I lived in Cairo for three months a couple of years ago. From what I’ve seen and experienced, and continue to hear through friends, it is a police state through and through. It’s a place where dissents are repressed and persecuted, where the majority of its people live in poverty, many in utter misery. There is nothing hyperbolic about the sorry state of Egyptian politics, where one strong man has dominated the regime for three ruthless decades.
But against all odds, some people do want to speak out. But nobody’s listening. Consider a rough comparison of our contestants again, Egypt versus Iran:
[P]opular feeling against the Mubarak oligarchy here is just as real as anti-Ahmedinejad sentiment in Iran, and the potential for monumental political upheaval just as substantial.
There is no space in this forum to detail all the ways in which the unelected political elite of the Arab World’s biggest country consistently rejects democratic freedoms, subverts the rule of law to protect its hegemony, and encroaches on the human rights of its citizens day in, day out – although a brief perusal of this week’s country report on Egypt by Human Rights Watch would provide a taste – the organisation has helpfully pointed out that despite the media frenzy over the number of post-election arbitrary detentions in Iran, Egypt’s estimated tally of detentions without charge is 150% higher.
Still think crowd-sourced, Twitter-ified, FB-grouped news have no political agenda nor editorial pushes behind them?

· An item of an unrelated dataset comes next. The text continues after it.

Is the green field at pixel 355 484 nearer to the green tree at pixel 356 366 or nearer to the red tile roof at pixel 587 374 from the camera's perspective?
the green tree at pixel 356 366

Then why didn’t we hear about any of these?
[T]ake a look at the spine-tingling photos and videos of demonstrations against Mubarak in Mahalla back in April 2008, including the iconic image of hundreds of angry Egyptians bearing down with their feet on a flattened poster of the president. … And yet they have barely been seen outside Egypt, in common with the face of Mohamed ElBaradei — a Nobel Laureate who is spearheading the opposition movement against Mubarak, yet whose unexpected leadership challenge has also been largely ignored in the west.
It’s thus hardly surprising, but sobering to acknowledge that we see the world through some pretty distorted glasses, heavily filtered by our choice of media hose – or whichever one’s been thrusted to us.
Western media outlets apply vastly different editorial judgements on these two countries, and as a result readers at home are consuming a heavily skewed diet of Middle Eastern news. The issue is not, as some have suggested, over why Egyptians remain so placid in the face of oppression from their political masters – they don’t. The question is why nobody cares.